> Instructions to follow
Beginning with the line that holds "Which does the", set down each line of the data below through the very last, exactly as given, and nothing beyond that.

______

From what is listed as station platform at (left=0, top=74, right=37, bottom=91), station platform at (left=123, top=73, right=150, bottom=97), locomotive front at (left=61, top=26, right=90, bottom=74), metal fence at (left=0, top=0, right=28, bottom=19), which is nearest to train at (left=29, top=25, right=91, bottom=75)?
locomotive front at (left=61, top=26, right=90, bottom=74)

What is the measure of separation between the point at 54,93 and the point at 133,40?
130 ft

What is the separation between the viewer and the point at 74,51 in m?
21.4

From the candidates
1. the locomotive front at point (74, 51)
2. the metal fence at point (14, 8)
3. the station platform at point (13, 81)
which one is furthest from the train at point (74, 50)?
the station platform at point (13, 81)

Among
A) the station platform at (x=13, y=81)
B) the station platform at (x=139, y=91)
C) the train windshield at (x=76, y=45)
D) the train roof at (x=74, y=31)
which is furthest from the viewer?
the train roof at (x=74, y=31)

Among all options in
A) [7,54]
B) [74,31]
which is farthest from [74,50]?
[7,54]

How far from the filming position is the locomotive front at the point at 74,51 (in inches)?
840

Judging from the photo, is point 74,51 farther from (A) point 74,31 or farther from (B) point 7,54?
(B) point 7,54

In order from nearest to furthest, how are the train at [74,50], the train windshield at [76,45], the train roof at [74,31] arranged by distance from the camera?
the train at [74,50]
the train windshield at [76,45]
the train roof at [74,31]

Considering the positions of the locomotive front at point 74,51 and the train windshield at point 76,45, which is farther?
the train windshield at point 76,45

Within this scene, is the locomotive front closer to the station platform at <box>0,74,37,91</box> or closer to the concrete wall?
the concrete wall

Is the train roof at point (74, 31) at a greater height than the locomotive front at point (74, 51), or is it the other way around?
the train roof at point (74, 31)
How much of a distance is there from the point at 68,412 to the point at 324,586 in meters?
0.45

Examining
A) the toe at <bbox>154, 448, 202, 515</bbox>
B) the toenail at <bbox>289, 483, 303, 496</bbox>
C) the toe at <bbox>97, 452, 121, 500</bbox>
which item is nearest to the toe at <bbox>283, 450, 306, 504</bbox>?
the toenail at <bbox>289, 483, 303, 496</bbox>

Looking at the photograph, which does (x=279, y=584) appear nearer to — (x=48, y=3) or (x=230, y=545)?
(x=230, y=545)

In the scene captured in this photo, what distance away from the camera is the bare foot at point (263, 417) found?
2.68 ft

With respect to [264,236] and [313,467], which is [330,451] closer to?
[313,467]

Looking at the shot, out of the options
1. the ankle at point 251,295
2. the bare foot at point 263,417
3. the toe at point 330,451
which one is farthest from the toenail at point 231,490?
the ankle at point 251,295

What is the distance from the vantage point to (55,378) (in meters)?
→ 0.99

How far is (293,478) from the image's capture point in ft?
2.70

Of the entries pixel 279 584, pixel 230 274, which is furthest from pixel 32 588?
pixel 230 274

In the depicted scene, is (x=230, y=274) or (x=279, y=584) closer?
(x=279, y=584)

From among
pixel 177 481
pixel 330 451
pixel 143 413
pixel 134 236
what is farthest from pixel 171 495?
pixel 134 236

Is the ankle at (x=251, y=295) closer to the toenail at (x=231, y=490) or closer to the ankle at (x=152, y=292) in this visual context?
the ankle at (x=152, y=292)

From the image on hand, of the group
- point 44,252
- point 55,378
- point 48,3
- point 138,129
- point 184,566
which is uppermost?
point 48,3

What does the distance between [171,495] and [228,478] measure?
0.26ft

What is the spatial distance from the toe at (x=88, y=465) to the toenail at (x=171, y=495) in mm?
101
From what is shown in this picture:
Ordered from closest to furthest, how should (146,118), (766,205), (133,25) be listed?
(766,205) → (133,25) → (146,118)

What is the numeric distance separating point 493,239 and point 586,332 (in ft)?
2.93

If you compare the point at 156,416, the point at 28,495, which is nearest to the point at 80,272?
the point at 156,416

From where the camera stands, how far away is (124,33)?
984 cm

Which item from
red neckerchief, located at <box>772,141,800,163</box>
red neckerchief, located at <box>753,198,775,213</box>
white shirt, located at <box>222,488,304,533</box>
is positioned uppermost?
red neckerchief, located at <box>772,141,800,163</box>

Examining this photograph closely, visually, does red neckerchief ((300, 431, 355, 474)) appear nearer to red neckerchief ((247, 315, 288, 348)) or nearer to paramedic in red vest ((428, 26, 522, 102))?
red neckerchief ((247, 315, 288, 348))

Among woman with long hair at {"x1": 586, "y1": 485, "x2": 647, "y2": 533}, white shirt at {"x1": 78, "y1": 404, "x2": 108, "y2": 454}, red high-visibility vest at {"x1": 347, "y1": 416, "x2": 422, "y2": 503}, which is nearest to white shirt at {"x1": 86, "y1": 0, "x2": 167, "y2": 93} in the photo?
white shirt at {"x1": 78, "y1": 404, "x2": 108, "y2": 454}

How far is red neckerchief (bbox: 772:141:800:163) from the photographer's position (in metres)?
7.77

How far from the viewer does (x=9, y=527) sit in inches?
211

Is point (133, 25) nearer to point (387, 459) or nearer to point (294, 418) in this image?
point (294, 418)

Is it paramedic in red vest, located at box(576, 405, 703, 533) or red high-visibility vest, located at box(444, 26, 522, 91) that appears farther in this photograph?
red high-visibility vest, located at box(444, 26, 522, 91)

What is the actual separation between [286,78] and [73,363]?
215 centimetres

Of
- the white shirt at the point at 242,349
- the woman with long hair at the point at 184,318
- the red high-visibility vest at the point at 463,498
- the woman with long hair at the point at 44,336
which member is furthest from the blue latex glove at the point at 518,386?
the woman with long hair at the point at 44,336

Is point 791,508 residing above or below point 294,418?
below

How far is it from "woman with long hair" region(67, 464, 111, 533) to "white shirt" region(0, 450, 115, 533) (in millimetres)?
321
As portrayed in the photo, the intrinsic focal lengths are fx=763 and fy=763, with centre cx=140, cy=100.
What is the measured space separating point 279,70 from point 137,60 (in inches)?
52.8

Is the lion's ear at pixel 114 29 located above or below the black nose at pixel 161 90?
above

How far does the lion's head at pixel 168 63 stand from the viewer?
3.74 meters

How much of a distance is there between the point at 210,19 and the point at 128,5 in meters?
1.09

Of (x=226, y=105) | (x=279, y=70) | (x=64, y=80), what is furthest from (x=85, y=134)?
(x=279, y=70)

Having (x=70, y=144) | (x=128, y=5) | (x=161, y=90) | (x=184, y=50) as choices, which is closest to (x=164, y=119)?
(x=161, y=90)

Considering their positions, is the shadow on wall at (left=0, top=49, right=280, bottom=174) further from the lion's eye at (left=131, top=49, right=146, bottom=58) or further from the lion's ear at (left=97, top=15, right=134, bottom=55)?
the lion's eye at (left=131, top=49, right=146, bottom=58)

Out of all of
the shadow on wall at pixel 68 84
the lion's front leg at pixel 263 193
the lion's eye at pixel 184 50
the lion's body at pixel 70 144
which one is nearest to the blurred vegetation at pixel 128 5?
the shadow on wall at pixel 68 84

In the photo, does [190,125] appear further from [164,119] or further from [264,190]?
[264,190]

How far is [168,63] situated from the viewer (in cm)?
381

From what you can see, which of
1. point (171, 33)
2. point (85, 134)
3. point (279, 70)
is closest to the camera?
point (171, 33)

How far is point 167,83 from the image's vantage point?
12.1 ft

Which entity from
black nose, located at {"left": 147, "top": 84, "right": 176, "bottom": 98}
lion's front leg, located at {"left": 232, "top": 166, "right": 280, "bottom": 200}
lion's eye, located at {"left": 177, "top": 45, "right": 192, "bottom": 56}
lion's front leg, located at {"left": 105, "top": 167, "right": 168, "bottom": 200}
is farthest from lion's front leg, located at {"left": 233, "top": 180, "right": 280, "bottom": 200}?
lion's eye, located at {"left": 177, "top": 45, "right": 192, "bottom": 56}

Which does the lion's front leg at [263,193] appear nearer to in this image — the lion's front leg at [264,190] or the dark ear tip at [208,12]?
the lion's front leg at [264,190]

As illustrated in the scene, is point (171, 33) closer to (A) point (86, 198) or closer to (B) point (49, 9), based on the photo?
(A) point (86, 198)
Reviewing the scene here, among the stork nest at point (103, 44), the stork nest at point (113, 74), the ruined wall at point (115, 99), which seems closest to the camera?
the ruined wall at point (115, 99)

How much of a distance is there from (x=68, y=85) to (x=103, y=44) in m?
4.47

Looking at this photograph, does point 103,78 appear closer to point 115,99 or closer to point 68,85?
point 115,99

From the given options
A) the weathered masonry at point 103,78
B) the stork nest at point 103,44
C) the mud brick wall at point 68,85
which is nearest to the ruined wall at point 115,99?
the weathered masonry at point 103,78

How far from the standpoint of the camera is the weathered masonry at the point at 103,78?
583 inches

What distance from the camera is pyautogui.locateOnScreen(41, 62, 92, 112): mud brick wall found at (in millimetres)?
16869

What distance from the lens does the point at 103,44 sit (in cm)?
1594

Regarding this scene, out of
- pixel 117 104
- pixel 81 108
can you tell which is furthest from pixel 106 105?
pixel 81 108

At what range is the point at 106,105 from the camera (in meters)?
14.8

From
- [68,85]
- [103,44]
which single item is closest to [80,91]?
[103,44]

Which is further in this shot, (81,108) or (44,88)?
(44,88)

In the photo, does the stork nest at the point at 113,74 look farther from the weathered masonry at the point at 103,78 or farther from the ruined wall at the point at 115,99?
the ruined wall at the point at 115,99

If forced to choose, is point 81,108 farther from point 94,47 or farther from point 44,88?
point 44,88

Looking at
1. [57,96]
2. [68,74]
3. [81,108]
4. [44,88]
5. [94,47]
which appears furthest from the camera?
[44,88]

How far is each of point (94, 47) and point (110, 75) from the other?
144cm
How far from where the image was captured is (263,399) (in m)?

______

> Worked solution
Which does the lion's front leg at [263,193] appear nearer to in this image — the lion's front leg at [264,190] or the dark ear tip at [208,12]?
the lion's front leg at [264,190]

As illustrated in the scene, is point (171, 33) closer to (A) point (86, 198) or closer to (B) point (49, 9), based on the photo?
(A) point (86, 198)
Reviewing the scene here, among the stork nest at point (103, 44), the stork nest at point (113, 74), the ruined wall at point (115, 99), which seems closest to the camera?
the ruined wall at point (115, 99)

How much of a distance is there from (x=68, y=85) to (x=103, y=44) in m?
4.47

Looking at this photograph, does point 103,78 appear closer to point 115,99 or closer to point 68,85?
point 115,99

From the given options
A) the weathered masonry at point 103,78
B) the stork nest at point 103,44
C) the mud brick wall at point 68,85
which is nearest to the ruined wall at point 115,99?
the weathered masonry at point 103,78

How far from the standpoint of the camera is the weathered masonry at the point at 103,78?
583 inches

What distance from the camera is pyautogui.locateOnScreen(41, 62, 92, 112): mud brick wall found at (in millimetres)?
16869

What distance from the lens does the point at 103,44 sit (in cm)?
1594

Regarding this scene, out of
- pixel 117 104
- pixel 81 108
can you tell which is furthest from pixel 106 105?
pixel 81 108

At what range is the point at 106,105 from the camera (in meters)?
14.8

From
- [68,85]
- [103,44]
which single item is closest to [80,91]?
[103,44]

Which is further in this shot, (81,108) or (44,88)?
(44,88)

In the photo, does the stork nest at the point at 113,74 look farther from the weathered masonry at the point at 103,78 or farther from the ruined wall at the point at 115,99?
the ruined wall at the point at 115,99

If forced to choose, is point 81,108 farther from point 94,47 or farther from point 44,88?
point 44,88

Looking at
1. [57,96]
2. [68,74]
3. [81,108]
4. [44,88]
5. [94,47]
which appears furthest from the camera?
[44,88]

How far is each of point (94, 47) and point (110, 75) from the other?
144cm
How far from where the image was captured is (263,399) (in m)?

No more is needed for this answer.